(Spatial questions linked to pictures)
=-=-=
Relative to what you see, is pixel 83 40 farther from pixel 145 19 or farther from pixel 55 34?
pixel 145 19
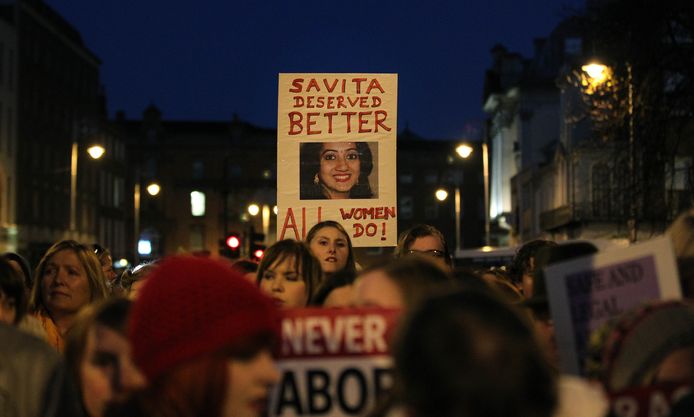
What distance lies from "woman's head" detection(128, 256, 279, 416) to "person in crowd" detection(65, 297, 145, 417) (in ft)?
1.24

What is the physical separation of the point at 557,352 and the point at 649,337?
2.72 ft

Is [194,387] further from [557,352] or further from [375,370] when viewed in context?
[557,352]

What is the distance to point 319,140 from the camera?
33.1 feet

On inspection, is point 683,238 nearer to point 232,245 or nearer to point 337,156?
point 337,156

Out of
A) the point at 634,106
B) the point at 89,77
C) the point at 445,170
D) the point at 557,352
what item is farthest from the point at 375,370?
the point at 445,170

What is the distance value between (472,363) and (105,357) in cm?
161

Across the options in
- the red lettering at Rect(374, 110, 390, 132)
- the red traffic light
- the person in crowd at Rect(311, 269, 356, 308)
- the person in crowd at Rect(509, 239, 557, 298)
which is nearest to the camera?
the person in crowd at Rect(311, 269, 356, 308)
=-=-=
• [What is asked] Copy the material above word for word, omitting the pictures.

• [Complete response]
Relative to what you see, is pixel 83 40 farther from pixel 145 19 or farther from pixel 55 34?
pixel 145 19
What distance lies from "woman's head" detection(128, 256, 279, 416) to "person in crowd" detection(65, 297, 145, 417) (in ft)?
1.24

What is the physical separation of the point at 557,352 and the point at 649,337?
2.72 ft

Is [194,387] further from [557,352] or further from [375,370] when viewed in context?
[557,352]

What is the distance to point 319,140 from the camera?
33.1 feet

On inspection, is point 683,238 nearer to point 232,245 or nearer to point 337,156?
point 337,156

Out of
A) the point at 634,106
B) the point at 89,77
C) the point at 445,170
D) the point at 557,352
what item is farthest from the point at 375,370?
the point at 445,170

What is the distance value between (472,363) and (105,357) in cm?
161

Across the options in
- the red lettering at Rect(374, 110, 390, 132)
- the red traffic light
- the person in crowd at Rect(311, 269, 356, 308)
- the person in crowd at Rect(509, 239, 557, 298)
which is nearest to the camera?
the person in crowd at Rect(311, 269, 356, 308)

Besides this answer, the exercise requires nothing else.